TASK TO COMPLETE
Copy the lines of every record below without changing them, and leave the pictures out of your copy.

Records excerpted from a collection

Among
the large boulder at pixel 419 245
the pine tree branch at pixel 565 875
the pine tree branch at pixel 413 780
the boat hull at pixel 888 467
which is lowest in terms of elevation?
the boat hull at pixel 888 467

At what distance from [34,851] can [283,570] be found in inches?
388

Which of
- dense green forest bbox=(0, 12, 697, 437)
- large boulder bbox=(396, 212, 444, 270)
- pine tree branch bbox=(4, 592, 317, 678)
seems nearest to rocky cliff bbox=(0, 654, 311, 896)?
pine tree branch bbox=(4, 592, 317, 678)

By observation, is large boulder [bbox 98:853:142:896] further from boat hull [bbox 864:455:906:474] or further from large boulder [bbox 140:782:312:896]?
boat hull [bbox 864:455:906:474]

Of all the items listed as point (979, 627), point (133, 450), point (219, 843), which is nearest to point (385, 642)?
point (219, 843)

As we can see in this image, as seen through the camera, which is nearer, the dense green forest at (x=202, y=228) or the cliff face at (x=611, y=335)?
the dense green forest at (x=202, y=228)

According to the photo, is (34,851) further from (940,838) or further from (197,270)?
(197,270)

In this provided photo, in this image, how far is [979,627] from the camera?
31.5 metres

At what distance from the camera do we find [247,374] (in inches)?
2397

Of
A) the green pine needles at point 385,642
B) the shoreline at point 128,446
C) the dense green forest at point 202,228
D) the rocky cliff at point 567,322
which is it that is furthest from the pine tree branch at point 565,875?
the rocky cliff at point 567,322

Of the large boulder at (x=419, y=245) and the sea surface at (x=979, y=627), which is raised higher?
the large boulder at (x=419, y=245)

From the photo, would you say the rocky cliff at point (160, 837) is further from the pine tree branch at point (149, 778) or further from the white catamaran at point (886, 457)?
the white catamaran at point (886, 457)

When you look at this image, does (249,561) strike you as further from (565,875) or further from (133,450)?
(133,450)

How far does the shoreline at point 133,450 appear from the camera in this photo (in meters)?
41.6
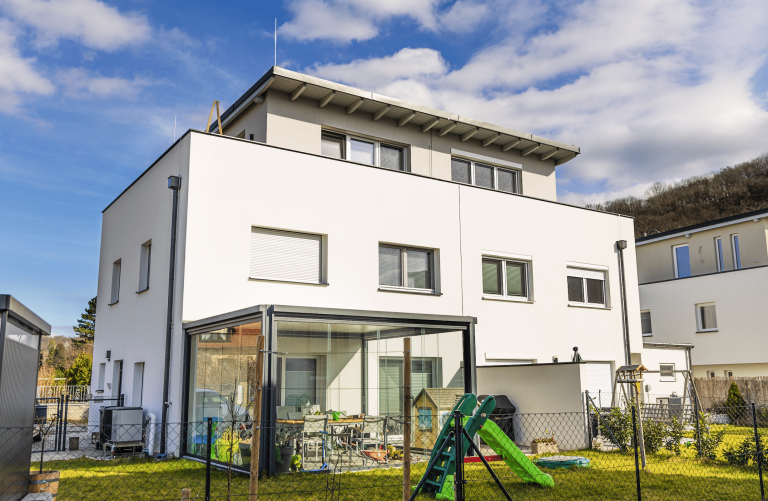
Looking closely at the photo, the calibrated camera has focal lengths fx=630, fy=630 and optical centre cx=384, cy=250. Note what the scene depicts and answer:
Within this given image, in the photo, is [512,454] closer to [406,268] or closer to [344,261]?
[344,261]

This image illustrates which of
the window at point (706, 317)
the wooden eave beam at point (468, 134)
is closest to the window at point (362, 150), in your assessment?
the wooden eave beam at point (468, 134)

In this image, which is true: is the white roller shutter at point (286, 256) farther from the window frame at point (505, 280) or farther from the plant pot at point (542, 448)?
the plant pot at point (542, 448)

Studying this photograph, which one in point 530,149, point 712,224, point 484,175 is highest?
point 530,149

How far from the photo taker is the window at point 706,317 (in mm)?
24547

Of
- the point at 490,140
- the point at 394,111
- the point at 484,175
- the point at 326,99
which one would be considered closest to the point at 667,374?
the point at 484,175

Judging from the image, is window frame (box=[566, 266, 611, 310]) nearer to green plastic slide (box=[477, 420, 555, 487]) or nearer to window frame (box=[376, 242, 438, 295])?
window frame (box=[376, 242, 438, 295])

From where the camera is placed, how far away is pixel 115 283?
53.2ft

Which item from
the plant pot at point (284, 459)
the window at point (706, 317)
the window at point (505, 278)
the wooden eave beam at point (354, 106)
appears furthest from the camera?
the window at point (706, 317)

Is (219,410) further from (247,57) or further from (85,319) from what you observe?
(85,319)

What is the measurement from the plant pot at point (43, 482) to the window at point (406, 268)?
8.59 metres

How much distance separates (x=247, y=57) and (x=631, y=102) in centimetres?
1037

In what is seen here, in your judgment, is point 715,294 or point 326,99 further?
point 715,294

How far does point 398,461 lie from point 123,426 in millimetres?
5528

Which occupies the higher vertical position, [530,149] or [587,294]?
[530,149]
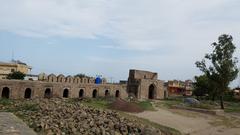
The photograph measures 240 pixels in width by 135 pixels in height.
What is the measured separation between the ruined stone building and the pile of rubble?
1442 cm

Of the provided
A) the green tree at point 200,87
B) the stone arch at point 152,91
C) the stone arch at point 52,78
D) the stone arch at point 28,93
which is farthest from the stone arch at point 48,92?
the green tree at point 200,87

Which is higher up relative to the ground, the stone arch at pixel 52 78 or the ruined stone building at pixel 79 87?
the stone arch at pixel 52 78

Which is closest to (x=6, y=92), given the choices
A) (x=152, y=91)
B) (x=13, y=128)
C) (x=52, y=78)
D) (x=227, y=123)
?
(x=52, y=78)

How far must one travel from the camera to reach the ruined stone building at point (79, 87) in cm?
3488

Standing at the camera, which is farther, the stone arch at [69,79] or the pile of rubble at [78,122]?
the stone arch at [69,79]

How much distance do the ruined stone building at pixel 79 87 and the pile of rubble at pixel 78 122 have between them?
568 inches

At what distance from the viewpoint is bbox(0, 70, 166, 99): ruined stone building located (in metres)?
34.9

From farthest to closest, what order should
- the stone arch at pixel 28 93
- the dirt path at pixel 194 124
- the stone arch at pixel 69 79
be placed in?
the stone arch at pixel 69 79 → the stone arch at pixel 28 93 → the dirt path at pixel 194 124

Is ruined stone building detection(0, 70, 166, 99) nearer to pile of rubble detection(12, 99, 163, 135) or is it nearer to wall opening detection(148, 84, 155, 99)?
wall opening detection(148, 84, 155, 99)

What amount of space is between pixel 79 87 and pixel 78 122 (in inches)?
963

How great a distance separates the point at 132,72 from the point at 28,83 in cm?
1909

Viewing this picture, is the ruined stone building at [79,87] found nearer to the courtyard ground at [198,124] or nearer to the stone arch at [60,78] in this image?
the stone arch at [60,78]

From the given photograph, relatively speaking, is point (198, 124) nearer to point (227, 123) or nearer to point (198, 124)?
point (198, 124)

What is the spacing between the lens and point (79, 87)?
4228cm
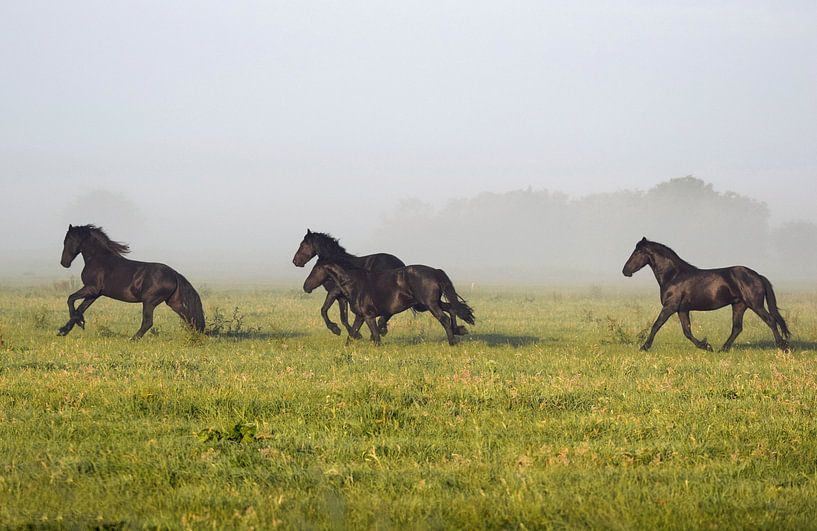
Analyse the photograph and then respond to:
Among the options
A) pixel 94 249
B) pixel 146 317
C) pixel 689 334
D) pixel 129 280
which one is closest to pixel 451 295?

TASK OUTPUT
Among
the large boulder at pixel 419 245
the pine tree branch at pixel 565 875
the pine tree branch at pixel 413 780
the boat hull at pixel 888 467
which is lowest in terms of elevation?
the boat hull at pixel 888 467

At what distance from [34,851] can [283,570] be found in inches?
388

Which of
- dense green forest bbox=(0, 12, 697, 437)
- large boulder bbox=(396, 212, 444, 270)
- pine tree branch bbox=(4, 592, 317, 678)
seems nearest to rocky cliff bbox=(0, 654, 311, 896)?
pine tree branch bbox=(4, 592, 317, 678)

By observation, is large boulder [bbox 98:853:142:896] further from boat hull [bbox 864:455:906:474] or further from large boulder [bbox 140:782:312:896]?
boat hull [bbox 864:455:906:474]

Of all the items listed as point (979, 627), point (133, 450), point (219, 843), which is nearest to point (385, 642)?
point (219, 843)

As we can see in this image, as seen through the camera, which is nearer, the dense green forest at (x=202, y=228) or the cliff face at (x=611, y=335)?
the dense green forest at (x=202, y=228)

According to the photo, is (34,851) further from (940,838) or further from (197,270)?
(197,270)

In this provided photo, in this image, how far is [979,627] from the camera?
31.5 metres

At what distance from the camera do we find [247,374] (in inches)?
2397

Of
A) the green pine needles at point 385,642
B) the shoreline at point 128,446
C) the dense green forest at point 202,228
D) the rocky cliff at point 567,322
which is it that is furthest from the pine tree branch at point 565,875?
the rocky cliff at point 567,322

Of the large boulder at (x=419, y=245) and the sea surface at (x=979, y=627), which is raised higher?
the large boulder at (x=419, y=245)

From the photo, would you say the rocky cliff at point (160, 837) is further from the pine tree branch at point (149, 778) or further from the white catamaran at point (886, 457)?
the white catamaran at point (886, 457)

When you look at this image, does (249,561) strike you as further from (565,875) or further from (133,450)?
(133,450)

How far does the shoreline at point 133,450 appear from the camera in this photo (in meters)?
41.6
Looking closely at the photo, the calibrated camera has focal lengths fx=630, fy=630 and optical centre cx=384, cy=250. Note what the scene depicts and answer:
Within this given image, in the photo, is [512,454] closer to [406,268] or closer to [344,261]?
[344,261]

This image illustrates which of
the window at point (706, 317)
the wooden eave beam at point (468, 134)
is closest to the window at point (362, 150), in your assessment?
the wooden eave beam at point (468, 134)

In this image, which is true: is the white roller shutter at point (286, 256) farther from the window frame at point (505, 280) or farther from the plant pot at point (542, 448)?
the plant pot at point (542, 448)

Studying this photograph, which one in point 530,149, point 712,224, point 484,175 is highest?
point 530,149

How far from the photo taker is the window at point 706,317 (in mm)?
24547

Of
- the point at 490,140
- the point at 394,111
- the point at 484,175
- the point at 326,99
which one would be considered closest to the point at 667,374?
the point at 484,175

Judging from the image, is window frame (box=[566, 266, 611, 310]) nearer to green plastic slide (box=[477, 420, 555, 487]) or nearer to window frame (box=[376, 242, 438, 295])?
window frame (box=[376, 242, 438, 295])

From where the camera is placed, how far away is pixel 115 283?
53.2ft

Which item from
the plant pot at point (284, 459)
the window at point (706, 317)
the window at point (505, 278)
the wooden eave beam at point (354, 106)
appears furthest from the camera?
the window at point (706, 317)

Is (219,410) further from (247,57) or further from (85,319) from what you observe?
(85,319)

What is the measurement from the plant pot at point (43, 482) to the window at point (406, 268)?
8.59 metres

How much distance separates (x=247, y=57) and (x=631, y=102) in centimetres?
1037

In what is seen here, in your judgment, is point 715,294 or point 326,99 further?
point 715,294

How far does point 398,461 lie from point 123,426 in millimetres?
5528

Which occupies the higher vertical position, [530,149] or [587,294]?
[530,149]
The photograph measures 240 pixels in width by 135 pixels in height.
What is the measured separation between the ruined stone building and the pile of rubble?
1442 cm

Of the provided
A) the green tree at point 200,87
B) the stone arch at point 152,91
C) the stone arch at point 52,78
D) the stone arch at point 28,93
which is farthest from the stone arch at point 48,92?
the green tree at point 200,87

Which is higher up relative to the ground, the stone arch at pixel 52 78 or the ruined stone building at pixel 79 87?
the stone arch at pixel 52 78

Which is closest to (x=6, y=92), given the choices
A) (x=152, y=91)
B) (x=13, y=128)
C) (x=52, y=78)
D) (x=227, y=123)
?
(x=52, y=78)

How far must one travel from the camera to reach the ruined stone building at point (79, 87) in cm?
3488

Standing at the camera, which is farther, the stone arch at [69,79] or the pile of rubble at [78,122]?
the stone arch at [69,79]

How much distance do the ruined stone building at pixel 79 87 and the pile of rubble at pixel 78 122 have between them?
568 inches

At what distance from the viewpoint is bbox(0, 70, 166, 99): ruined stone building located (in metres)?
34.9

From farthest to closest, what order should
- the stone arch at pixel 28 93
- the dirt path at pixel 194 124
- the stone arch at pixel 69 79
be placed in?
the stone arch at pixel 69 79 → the stone arch at pixel 28 93 → the dirt path at pixel 194 124

Is ruined stone building detection(0, 70, 166, 99) nearer to pile of rubble detection(12, 99, 163, 135) or is it nearer to wall opening detection(148, 84, 155, 99)?
wall opening detection(148, 84, 155, 99)

What amount of space is between pixel 79 87 and pixel 78 122 (in inches)?
963

How great a distance separates the point at 132,72 from the point at 28,83 in cm?
1909

Viewing this picture, is the ruined stone building at [79,87] found nearer to the courtyard ground at [198,124] or nearer to the stone arch at [60,78] in this image?
the stone arch at [60,78]

From the given photograph, relatively speaking, is point (198, 124) nearer to point (227, 123) or nearer to point (198, 124)?
point (198, 124)

What is the spacing between the lens and point (79, 87)?
4228cm
Analyse the photograph and then respond to:
Among the options
A) pixel 94 249
B) pixel 146 317
C) pixel 689 334
D) pixel 129 280
which one is closest to pixel 451 295?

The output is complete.